Selon l'extrait sur la rupture annoncée par le président dominicain Mejía, qui détient le vrai pouvoir en République dominicaine ?

_EXTRAIT DU DOCUMENT_
──────────────────────────────

On ne s’attendait point à la capitulation du Président dominicain Ippolito Mejía, tout au moins dans l’état actuel des choses. ” Le mariage sans divorce” que les deux hommes d’Etat s’étaient promis au profit de leurs peuples est rompu par M. Mejía. Cela était-il prévisible? Le moins qu’on puise dire est que l’armée dominicaine, le vrai pouvoir dans ce pays, aurait peut-être suggéré au président de faire un choix. Les signes étaient prévisibles, à l’analyse de ce qui se passe dans le Plateau Central et à Pernales, à la frontière des deux pays.



L’ONU s’est aussi mêlée de la partie. Elle a épicé le tableau avec les “droits humains” (politiques) à l’initiative du haut Commissariat des Nations Unies pour les droits de l’homme, dirigé par Fernando De Mello.



“… Il faut plutôt tôt que tard qu’Haïti devienne ce qu’il aurait dû toujours être. C’est à dire une vraie démocratie. Cela doit être atteint aux moyens de sanctions, de mesures répressives au niveau international, ou par la volonté et le respect du peuple haïtien. Je préfère la deuxième option. Le rôle de la Communauté internationale et du haut Commissariat des droits de l’homme est d’assister le peuple haïtien à s’exprimer librement et à encourager les autorités haïtiennes à respecter cette volonté populaire dans le cadre d’une véritable démocratie représentative… “, s’est proposée l ‘ONU qui semble se mettre dans les rangs pour avoir bien appris les leçons résultant du conflit opposant les Etats-Unis de Georges W. Bush à l’Irak de Saddam Hussein.

──────────────────────────────

_INFORMATIONS AFFICHÉES_
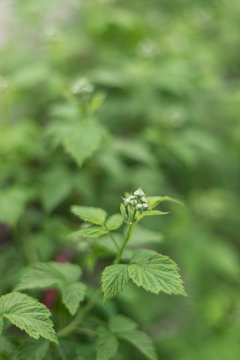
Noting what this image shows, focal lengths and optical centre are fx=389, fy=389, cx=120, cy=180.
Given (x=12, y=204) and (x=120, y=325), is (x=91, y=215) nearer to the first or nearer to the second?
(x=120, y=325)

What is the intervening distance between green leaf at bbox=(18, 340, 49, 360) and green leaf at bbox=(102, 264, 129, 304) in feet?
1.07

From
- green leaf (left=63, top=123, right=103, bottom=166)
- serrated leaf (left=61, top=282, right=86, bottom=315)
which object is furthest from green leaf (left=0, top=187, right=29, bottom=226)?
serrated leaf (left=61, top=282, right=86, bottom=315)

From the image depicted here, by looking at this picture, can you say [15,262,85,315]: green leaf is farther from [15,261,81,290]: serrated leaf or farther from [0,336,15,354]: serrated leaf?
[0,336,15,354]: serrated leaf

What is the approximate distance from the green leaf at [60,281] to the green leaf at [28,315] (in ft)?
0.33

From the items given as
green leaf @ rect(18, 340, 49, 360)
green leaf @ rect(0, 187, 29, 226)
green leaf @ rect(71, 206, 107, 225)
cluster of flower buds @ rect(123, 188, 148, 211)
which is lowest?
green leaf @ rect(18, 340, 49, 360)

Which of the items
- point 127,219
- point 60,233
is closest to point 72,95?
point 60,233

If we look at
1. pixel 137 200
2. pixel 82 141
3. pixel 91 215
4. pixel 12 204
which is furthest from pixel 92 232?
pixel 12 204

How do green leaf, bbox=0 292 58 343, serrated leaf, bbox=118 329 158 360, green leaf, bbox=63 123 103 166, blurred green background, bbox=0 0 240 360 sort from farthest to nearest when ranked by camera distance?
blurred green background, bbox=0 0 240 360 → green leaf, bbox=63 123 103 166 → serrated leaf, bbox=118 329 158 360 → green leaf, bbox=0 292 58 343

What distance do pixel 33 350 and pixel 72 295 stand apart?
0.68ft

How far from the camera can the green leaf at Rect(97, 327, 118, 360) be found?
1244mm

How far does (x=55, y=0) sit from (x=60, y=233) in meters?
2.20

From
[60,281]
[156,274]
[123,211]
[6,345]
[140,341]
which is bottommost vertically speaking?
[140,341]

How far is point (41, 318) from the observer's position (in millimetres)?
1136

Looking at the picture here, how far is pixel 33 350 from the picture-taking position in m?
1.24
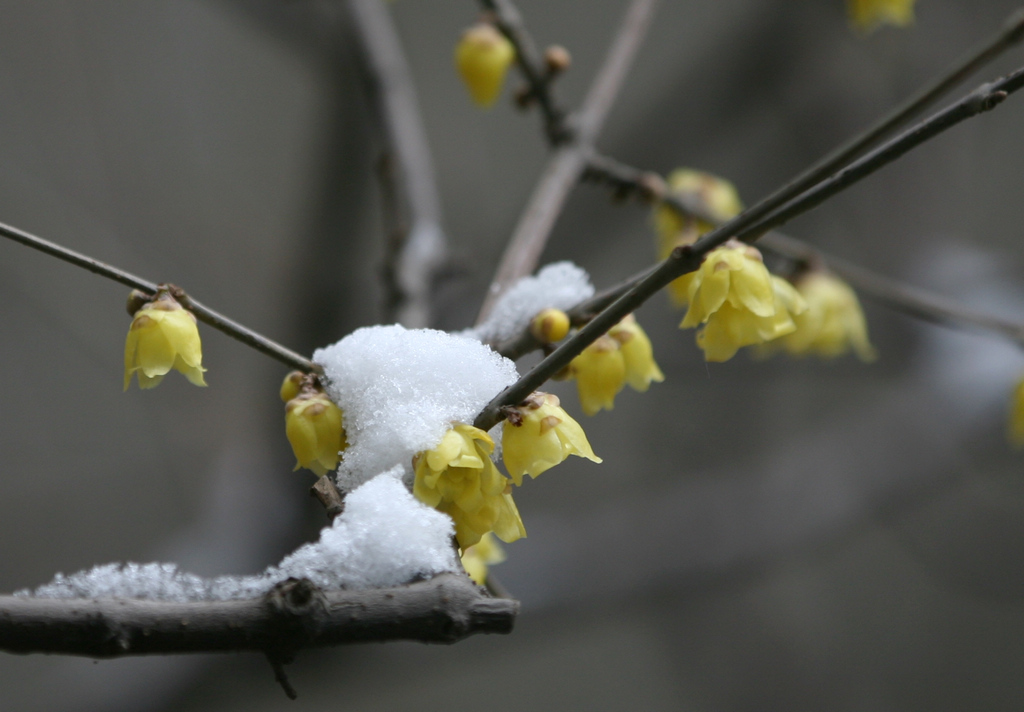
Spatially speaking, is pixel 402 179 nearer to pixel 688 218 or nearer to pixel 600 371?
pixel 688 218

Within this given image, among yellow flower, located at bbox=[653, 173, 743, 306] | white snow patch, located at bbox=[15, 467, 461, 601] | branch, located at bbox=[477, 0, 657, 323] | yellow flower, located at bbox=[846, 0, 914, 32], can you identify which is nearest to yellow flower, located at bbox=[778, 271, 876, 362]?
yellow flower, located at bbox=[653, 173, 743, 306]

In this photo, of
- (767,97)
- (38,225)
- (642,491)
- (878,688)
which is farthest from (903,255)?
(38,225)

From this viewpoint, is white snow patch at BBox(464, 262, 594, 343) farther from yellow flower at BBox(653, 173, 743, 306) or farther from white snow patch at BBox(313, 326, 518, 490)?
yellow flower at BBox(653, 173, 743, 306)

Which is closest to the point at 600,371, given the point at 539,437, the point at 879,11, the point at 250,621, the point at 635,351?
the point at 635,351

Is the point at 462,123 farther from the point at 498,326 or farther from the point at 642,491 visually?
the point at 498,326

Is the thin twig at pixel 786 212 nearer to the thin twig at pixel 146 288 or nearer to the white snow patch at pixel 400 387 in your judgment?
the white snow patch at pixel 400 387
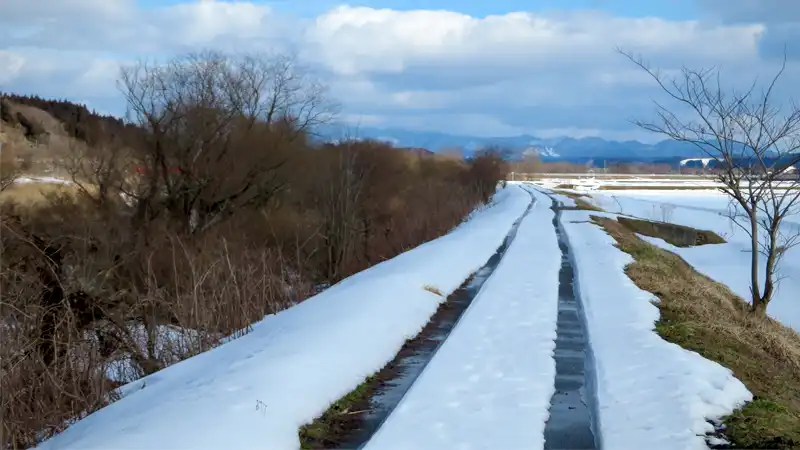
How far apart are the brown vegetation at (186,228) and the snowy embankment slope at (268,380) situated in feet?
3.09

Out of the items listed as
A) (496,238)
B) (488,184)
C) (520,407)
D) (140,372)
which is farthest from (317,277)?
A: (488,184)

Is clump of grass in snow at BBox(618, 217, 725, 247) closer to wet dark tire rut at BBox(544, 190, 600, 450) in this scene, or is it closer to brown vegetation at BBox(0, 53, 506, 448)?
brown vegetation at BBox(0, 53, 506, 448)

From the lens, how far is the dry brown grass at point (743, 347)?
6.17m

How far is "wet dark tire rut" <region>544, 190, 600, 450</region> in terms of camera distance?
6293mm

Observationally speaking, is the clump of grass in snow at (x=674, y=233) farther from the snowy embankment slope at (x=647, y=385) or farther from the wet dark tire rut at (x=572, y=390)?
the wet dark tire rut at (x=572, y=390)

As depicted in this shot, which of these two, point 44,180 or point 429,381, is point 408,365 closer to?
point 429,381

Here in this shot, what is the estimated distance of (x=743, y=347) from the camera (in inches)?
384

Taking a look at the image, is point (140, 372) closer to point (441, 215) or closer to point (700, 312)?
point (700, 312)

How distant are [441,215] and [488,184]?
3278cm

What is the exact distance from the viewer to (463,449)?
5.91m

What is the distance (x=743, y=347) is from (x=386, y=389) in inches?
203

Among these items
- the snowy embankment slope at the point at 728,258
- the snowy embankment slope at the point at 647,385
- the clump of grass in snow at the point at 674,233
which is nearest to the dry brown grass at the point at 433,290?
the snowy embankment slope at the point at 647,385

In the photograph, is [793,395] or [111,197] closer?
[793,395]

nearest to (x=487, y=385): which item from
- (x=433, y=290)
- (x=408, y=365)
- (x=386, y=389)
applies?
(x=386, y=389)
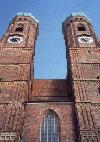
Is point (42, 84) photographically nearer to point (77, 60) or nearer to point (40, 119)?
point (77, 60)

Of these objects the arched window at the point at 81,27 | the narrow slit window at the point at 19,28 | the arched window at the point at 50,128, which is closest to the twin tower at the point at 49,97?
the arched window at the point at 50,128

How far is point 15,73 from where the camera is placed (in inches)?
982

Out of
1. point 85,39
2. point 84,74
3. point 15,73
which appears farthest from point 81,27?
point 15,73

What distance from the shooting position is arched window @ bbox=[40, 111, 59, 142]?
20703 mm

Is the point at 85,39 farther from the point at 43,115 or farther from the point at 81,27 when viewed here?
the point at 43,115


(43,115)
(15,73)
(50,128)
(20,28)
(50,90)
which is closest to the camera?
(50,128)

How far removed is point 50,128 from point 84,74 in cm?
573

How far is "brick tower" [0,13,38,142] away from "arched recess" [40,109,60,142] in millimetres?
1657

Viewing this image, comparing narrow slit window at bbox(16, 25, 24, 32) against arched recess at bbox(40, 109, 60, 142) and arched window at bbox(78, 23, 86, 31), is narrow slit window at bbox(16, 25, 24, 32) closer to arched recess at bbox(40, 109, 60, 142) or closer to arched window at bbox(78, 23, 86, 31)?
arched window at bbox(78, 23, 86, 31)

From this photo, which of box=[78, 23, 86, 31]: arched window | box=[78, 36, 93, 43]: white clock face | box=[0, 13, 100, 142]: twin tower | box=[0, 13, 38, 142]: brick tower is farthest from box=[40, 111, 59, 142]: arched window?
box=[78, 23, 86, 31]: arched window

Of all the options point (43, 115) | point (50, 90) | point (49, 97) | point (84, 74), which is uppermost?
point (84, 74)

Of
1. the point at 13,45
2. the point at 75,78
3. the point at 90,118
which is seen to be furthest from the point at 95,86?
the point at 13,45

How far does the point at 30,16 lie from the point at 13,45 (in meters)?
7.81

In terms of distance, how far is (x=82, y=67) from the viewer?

──────────────────────────────

_RÉSULTAT DE L'EXERCICE_
L'armée dominicaine.